Corrupção para todos os gostos e todos os repúdios. Logo, é o seu Brasil (só o relembro por desfastio), mas não é a corrupção. O conceito e a prática, e por imitação também o Código Penal, não se satisfizeram com a singularidade, e multiplicaram modalidades, graus, vocações, níveis de tolerância e conivência, de repressão e punição.
A corrupção é muito bem aceita por aqui, só depende de uns quantos pormenores. Ataca-se muito mais o vendedor de CD e DVD piratas ou o policial venal, por exemplo, do que o empreiteiro corrupto e corruptor de setores do Estado.
Do vendedor de CD e DVD, que não está fazendo propriamente corrupção, mas pode corromper fiscais e tiras com gorjetas, dizem as campanhas que desvia R$ 1 bi por ano do comércio legal, ou assim tido. A observar logo: é o jornalismo de mentiras em ação, porque não há como aferir a venda de CD e DVD piratas.
Mas, vá lá, R$ 1 bi. E quanto os empreiteiros corruptos desviam dos cofres públicos? O seu negócio é de centenas de milhões, com frequência são bilhões em uma só empreitada. A soma anual dos negócios de empreiteiras de obras públicas dá um montante oceânico que nunca se viu levantado. Mas não dá manchetes e TV em campanha contra os sistemáticos superfaturamentos, conchavos fraudadores de licitações e corrupção de servidores governamentais.
Como o noticiário não pode simplesmente omitir todas as constatações desses fatos, difundiu-se uma regra com o timbre brasileiro.

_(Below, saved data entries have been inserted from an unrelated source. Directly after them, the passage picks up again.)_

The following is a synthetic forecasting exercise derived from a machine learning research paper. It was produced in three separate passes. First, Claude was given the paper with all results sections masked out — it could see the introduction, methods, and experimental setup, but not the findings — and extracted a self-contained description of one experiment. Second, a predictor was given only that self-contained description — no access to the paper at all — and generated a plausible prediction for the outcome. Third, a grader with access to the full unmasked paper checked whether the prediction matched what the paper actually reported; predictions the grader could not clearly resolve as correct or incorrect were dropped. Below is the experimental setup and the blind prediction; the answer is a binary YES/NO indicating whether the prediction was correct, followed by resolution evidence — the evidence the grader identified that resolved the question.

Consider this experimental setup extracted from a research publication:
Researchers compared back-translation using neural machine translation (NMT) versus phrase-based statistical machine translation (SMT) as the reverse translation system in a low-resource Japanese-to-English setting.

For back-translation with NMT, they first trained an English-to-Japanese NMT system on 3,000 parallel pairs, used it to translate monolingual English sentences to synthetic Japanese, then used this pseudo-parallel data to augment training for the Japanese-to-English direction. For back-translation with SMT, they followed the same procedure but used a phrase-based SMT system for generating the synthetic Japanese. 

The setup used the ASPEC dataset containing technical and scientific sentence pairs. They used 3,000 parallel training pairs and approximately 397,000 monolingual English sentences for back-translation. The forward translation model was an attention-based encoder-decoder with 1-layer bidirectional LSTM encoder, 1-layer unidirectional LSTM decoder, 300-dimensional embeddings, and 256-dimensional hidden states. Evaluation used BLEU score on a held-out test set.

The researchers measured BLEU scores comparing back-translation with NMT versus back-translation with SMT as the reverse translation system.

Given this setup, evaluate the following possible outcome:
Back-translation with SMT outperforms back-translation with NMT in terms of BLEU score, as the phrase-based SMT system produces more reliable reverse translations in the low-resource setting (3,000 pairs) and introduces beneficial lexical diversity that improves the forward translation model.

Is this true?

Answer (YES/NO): YES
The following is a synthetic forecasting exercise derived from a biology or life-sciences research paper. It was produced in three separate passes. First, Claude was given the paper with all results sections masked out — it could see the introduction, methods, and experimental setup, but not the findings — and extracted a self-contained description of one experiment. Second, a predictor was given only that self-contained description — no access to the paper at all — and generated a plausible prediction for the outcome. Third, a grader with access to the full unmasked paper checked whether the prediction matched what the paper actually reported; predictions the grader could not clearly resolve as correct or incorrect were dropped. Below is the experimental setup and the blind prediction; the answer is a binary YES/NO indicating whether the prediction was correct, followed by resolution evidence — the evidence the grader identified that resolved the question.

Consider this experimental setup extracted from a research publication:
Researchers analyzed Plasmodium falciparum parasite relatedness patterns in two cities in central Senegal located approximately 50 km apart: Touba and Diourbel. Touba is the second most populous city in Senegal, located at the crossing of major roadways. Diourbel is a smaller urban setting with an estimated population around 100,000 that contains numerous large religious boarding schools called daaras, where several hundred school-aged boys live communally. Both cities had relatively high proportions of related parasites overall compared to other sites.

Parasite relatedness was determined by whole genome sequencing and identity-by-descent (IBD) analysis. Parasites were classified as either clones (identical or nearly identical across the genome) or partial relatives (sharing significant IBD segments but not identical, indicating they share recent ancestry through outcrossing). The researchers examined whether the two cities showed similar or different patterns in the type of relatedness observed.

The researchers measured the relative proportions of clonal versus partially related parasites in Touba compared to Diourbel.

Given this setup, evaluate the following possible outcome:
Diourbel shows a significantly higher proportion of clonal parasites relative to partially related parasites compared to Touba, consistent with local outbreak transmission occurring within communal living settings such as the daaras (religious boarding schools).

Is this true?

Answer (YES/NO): YES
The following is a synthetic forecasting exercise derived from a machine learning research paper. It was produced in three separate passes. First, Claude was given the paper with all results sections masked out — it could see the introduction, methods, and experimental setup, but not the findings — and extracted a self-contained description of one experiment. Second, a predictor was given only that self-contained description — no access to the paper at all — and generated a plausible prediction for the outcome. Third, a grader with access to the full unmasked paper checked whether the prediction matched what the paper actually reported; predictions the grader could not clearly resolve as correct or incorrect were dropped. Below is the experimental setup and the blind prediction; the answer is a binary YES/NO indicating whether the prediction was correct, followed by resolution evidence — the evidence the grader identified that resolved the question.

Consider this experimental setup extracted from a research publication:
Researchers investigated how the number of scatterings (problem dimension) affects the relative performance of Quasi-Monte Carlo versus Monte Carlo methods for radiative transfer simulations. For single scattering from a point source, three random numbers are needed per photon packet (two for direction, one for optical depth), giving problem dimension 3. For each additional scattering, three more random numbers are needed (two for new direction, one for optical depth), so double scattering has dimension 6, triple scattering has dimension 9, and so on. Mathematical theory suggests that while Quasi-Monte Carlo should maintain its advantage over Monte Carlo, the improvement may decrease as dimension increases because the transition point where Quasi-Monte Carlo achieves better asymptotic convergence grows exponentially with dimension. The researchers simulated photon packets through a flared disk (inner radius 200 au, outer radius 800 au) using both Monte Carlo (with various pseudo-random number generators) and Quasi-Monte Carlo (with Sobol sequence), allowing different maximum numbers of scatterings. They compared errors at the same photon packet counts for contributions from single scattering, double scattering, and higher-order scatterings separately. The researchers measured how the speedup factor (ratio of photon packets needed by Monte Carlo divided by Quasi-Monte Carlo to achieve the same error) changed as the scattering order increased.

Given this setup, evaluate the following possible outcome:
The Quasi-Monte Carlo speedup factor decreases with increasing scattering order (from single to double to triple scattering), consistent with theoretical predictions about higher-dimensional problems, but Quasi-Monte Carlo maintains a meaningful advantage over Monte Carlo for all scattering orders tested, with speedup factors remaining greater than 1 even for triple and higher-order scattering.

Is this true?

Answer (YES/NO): NO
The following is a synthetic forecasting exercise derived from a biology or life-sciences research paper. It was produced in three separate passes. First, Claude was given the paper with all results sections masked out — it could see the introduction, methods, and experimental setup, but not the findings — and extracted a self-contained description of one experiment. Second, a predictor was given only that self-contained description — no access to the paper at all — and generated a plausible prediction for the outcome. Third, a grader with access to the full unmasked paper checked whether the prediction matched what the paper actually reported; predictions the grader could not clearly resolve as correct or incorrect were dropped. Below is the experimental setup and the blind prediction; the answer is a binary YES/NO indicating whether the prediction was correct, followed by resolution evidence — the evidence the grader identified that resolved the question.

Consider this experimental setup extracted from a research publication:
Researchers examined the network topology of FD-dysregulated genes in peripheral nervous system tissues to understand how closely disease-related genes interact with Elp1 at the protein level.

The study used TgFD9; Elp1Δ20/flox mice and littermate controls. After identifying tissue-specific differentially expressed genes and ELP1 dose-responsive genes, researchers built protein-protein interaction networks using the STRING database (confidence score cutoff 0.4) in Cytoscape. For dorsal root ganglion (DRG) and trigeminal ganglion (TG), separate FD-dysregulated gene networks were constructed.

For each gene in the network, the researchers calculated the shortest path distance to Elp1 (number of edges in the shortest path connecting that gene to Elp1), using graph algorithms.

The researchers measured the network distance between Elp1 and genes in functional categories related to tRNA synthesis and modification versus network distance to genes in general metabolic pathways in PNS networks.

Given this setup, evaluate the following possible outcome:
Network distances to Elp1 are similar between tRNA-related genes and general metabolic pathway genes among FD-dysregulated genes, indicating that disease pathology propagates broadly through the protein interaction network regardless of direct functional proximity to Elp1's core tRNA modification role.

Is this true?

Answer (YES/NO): NO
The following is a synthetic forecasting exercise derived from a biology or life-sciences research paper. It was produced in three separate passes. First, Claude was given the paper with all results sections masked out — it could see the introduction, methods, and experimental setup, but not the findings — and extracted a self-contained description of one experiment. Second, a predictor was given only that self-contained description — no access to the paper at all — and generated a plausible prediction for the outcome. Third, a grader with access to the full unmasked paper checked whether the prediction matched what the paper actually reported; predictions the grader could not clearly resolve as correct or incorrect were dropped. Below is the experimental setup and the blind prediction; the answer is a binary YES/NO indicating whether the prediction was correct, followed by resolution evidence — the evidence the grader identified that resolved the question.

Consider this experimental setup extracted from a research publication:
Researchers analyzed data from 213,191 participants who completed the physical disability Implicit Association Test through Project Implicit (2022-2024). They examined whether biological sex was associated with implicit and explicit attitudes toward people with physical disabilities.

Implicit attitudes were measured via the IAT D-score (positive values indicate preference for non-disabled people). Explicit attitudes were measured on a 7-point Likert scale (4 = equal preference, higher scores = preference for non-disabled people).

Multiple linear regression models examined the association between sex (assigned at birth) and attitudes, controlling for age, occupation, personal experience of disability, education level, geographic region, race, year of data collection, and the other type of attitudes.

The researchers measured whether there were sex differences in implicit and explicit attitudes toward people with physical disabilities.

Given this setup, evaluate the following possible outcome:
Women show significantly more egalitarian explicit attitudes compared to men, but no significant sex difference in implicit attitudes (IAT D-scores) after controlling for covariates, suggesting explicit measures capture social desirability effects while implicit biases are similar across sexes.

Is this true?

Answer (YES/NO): NO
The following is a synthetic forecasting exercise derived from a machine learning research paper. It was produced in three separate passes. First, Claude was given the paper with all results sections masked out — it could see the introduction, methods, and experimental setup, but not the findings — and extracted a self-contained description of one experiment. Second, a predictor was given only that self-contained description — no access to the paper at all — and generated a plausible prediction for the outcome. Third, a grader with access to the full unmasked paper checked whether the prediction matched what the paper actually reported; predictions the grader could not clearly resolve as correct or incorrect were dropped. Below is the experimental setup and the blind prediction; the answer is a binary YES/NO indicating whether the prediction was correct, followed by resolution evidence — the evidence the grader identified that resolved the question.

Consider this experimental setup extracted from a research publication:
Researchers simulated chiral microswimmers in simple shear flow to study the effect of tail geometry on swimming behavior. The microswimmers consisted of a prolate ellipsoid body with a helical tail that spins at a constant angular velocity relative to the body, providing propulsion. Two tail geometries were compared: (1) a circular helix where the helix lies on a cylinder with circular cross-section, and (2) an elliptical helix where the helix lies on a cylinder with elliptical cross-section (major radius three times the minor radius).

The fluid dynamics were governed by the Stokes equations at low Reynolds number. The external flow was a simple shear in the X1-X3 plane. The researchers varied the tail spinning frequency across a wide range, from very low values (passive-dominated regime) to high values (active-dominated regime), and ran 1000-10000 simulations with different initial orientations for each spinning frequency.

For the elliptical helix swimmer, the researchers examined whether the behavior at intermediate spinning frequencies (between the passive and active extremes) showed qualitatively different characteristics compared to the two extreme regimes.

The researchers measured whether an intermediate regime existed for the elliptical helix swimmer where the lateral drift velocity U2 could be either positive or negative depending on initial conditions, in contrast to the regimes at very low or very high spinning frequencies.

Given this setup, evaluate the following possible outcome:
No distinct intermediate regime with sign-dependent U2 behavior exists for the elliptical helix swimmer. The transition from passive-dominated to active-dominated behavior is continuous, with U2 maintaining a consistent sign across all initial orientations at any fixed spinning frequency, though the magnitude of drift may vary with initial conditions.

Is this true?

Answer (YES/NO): NO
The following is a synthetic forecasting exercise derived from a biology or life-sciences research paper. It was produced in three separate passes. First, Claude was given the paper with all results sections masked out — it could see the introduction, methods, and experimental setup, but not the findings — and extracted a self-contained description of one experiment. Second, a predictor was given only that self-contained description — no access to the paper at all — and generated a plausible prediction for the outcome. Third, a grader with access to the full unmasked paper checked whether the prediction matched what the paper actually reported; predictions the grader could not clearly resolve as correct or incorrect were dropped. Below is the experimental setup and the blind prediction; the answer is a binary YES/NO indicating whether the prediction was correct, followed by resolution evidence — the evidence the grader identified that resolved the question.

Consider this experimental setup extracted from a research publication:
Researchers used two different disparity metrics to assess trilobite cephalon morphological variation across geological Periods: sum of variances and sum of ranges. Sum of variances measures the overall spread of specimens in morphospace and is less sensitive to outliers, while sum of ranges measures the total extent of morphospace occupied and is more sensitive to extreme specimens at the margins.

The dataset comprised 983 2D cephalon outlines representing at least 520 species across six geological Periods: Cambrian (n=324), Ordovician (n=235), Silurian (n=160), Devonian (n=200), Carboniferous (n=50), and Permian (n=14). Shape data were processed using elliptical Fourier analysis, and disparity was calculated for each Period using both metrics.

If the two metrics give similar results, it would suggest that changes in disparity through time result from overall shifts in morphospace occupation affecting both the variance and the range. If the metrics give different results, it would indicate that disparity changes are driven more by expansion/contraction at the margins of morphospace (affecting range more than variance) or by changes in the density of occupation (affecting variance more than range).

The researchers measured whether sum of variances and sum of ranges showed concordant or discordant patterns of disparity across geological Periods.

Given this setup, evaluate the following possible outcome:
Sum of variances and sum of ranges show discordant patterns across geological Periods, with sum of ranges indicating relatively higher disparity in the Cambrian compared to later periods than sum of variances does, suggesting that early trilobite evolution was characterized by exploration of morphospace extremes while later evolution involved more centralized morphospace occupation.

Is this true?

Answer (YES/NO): NO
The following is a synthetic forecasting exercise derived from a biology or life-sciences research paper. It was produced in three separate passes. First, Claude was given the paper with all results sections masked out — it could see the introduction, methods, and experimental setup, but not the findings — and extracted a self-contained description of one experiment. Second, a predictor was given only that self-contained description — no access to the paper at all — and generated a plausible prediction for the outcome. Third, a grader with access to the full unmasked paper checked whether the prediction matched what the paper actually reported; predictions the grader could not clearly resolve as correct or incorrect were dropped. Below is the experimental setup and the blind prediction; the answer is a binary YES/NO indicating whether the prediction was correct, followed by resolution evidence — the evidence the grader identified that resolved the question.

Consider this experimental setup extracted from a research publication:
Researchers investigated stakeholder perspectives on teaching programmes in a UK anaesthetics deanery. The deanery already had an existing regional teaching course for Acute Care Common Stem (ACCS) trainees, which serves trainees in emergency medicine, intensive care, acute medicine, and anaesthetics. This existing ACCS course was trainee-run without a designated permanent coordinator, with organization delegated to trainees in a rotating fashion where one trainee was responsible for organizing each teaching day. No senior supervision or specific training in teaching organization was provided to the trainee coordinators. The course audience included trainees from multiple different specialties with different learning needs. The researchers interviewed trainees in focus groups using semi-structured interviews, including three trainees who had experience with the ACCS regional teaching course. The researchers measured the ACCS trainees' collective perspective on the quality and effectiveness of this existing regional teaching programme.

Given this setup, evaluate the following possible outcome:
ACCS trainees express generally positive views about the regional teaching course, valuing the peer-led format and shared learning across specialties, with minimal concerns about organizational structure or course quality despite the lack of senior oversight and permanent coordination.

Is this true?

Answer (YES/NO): NO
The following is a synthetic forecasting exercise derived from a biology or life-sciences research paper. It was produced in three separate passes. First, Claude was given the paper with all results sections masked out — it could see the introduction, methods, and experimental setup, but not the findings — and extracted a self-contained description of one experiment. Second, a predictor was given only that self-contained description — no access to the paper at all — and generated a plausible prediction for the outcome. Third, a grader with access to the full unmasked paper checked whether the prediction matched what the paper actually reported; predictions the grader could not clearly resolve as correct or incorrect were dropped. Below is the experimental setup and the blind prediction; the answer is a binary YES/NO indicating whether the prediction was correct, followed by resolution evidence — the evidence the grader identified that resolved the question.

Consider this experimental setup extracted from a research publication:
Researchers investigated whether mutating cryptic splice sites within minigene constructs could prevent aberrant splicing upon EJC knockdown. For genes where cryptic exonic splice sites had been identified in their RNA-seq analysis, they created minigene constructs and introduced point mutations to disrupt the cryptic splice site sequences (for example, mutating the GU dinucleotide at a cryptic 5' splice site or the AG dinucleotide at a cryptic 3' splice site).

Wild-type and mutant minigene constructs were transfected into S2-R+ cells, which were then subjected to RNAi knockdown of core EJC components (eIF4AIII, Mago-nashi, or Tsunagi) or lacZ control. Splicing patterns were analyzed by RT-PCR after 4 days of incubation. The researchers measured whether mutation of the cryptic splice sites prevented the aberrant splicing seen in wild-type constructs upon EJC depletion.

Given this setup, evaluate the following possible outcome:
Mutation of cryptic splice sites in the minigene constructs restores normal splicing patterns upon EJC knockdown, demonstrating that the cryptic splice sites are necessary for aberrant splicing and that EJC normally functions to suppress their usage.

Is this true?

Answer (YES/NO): YES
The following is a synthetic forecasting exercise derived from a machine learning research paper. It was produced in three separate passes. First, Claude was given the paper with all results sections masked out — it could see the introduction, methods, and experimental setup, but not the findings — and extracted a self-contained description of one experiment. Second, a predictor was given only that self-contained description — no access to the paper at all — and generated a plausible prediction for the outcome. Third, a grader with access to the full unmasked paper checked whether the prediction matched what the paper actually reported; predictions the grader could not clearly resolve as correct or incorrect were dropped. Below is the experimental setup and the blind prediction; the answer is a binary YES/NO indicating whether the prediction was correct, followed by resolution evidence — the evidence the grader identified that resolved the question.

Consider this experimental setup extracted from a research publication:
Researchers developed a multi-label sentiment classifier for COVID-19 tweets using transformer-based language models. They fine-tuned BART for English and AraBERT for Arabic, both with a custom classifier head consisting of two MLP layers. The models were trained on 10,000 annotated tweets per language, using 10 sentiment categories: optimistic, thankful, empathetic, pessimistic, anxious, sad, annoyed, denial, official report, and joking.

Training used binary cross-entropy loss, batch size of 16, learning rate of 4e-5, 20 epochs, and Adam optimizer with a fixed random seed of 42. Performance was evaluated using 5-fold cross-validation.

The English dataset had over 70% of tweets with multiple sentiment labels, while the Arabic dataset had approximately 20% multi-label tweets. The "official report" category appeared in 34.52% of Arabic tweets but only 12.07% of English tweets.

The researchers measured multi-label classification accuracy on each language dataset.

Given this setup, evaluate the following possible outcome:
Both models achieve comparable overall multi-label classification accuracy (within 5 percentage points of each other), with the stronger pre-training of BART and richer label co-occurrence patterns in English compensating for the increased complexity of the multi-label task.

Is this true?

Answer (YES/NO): NO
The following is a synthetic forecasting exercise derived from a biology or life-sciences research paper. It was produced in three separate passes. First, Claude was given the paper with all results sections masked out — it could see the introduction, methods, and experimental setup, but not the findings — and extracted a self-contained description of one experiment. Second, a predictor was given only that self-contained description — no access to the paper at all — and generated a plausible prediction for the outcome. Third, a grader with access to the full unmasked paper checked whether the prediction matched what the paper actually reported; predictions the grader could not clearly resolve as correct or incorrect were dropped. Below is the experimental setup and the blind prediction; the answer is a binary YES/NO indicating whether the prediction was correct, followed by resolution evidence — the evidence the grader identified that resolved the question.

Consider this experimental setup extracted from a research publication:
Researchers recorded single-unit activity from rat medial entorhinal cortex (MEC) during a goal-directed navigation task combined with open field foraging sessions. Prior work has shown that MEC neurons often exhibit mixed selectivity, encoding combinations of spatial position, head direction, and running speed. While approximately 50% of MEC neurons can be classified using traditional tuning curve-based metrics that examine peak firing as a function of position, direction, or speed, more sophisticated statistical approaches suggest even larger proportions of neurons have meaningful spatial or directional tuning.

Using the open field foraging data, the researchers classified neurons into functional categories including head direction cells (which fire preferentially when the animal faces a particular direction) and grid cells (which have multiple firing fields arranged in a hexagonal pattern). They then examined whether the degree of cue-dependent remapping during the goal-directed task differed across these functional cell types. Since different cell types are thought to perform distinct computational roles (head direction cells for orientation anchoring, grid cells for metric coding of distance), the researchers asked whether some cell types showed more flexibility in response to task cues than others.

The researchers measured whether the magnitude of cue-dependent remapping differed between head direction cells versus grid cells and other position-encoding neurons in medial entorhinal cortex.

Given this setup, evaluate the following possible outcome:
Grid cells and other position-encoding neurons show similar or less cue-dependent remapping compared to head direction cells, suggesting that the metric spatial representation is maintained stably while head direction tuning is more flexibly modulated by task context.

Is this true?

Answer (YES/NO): NO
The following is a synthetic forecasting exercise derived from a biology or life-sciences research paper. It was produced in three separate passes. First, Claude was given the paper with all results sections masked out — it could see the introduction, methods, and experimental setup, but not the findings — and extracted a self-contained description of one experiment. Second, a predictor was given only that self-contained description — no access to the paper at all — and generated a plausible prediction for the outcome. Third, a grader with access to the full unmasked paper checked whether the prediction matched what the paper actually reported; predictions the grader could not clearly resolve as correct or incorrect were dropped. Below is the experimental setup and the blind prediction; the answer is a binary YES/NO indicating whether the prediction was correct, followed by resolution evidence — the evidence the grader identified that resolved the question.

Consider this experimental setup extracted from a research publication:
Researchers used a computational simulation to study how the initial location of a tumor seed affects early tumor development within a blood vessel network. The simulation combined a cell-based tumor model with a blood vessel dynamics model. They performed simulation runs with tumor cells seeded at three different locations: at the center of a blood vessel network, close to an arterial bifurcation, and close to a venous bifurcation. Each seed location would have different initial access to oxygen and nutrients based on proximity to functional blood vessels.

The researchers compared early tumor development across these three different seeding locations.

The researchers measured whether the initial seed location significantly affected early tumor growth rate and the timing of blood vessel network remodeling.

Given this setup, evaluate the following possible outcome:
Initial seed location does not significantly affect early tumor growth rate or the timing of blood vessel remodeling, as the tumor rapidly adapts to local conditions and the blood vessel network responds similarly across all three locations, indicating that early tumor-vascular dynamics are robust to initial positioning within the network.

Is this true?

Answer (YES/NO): NO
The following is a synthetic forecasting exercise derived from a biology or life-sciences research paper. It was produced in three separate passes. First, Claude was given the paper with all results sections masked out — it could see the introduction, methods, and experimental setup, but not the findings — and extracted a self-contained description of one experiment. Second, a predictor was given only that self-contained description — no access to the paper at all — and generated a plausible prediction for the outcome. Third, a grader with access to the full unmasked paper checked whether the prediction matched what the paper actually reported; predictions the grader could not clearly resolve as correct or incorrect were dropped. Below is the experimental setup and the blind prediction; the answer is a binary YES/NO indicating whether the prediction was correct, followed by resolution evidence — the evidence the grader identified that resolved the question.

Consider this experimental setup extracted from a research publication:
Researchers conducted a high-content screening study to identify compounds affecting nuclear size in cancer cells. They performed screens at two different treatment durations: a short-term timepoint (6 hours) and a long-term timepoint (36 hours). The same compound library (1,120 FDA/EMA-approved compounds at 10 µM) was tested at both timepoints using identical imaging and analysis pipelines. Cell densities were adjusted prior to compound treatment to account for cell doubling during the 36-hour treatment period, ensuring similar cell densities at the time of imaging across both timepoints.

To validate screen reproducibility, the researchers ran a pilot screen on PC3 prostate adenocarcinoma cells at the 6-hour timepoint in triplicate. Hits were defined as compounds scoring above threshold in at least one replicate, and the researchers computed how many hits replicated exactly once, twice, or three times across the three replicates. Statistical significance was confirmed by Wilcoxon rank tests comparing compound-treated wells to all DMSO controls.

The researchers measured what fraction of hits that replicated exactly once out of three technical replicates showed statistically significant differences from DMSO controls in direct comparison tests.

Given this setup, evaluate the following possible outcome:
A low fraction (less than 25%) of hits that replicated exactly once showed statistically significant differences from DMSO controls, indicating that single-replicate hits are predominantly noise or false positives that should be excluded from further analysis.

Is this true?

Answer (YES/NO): NO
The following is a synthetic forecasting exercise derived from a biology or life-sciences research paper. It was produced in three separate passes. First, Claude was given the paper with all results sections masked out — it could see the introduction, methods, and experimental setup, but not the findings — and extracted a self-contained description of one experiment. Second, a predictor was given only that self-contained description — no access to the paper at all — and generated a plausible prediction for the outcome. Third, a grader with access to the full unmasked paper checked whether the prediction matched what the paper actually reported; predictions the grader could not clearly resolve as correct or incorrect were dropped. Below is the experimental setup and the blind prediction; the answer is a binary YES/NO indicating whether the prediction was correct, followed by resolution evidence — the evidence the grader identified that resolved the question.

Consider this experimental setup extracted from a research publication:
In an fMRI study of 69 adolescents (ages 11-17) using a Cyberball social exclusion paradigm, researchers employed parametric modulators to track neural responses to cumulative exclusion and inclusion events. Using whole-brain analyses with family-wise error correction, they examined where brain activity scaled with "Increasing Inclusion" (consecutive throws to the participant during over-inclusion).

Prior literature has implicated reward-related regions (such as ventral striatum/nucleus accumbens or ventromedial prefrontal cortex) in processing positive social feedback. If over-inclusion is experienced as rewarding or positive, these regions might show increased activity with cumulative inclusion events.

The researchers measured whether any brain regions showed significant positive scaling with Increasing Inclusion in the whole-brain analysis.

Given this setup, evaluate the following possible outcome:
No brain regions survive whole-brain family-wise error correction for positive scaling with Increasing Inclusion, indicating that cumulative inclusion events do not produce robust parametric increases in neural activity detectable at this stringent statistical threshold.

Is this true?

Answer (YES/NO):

Nos escândalos do sistema bancário, de outros agentes financeiros, de comércio, citam-se os nomes dos responsáveis pelas empresas envolvidas. Os dos responsáveis pelas grandes empreiteiras, não. Só os nomes das próprias empreiteiras aparecem.
É um sistema de proteção. E não é a moralidade corrompida?
Mesmo que envolva corrupção, o delito do camelô de CD/ DVD pirata e de miudezas contrabandeadas se volta para o bolso do pequeno consumidor, daquele que só pode ter o CD ou DVD desejado e o relógio espalhafatoso se por eles pagar uma fração inexpressiva do preço de loja. A corrupção de obras públicas e de grandes compras governamentais não cobra o mínimo, toma o máximo; e não de um bolso, mas dos cofres públicos, que são dinheiro e bolsos de todos, sem isenção nem para a pobreza. Não é a mesma corrupção em um extremo e em outro.
Nem é a mesma motivação. A corrupção rastaquera, do quebra-galho, tem a ver com elementos socioeconômicos, com o sentimento da difícil ou nenhuma perspectiva de melhora, com a formação pessoal precária, entre outros estímulos. Já a corrupção policial e de postos de responsabilidade no serviço público tem consequências perversas para a sociedade. No nível médio do funcionalismo, até chega a uma forma de bandidagem. Nem por isso deixa de ter relação com as ansiedades causadas pelo desvario da pregação consumista e com a disseminada falta de educação ética, visível até no trânsito.
Já a corrupção graúda é uma categoria especial. Obra da ganância que não se satisfaz nunca, é a imoralidade pura, em estado bruto, é a ordinarice por excelência.
Corrupção para todos os gostos e todos os repúdios. Não é por acaso que até no Instituto Butantã uma simples verificação contábil descobre cobras e lagartos.
Coluna publicada no domingo, 04 de outubro, no jornal Folha de São Paulo.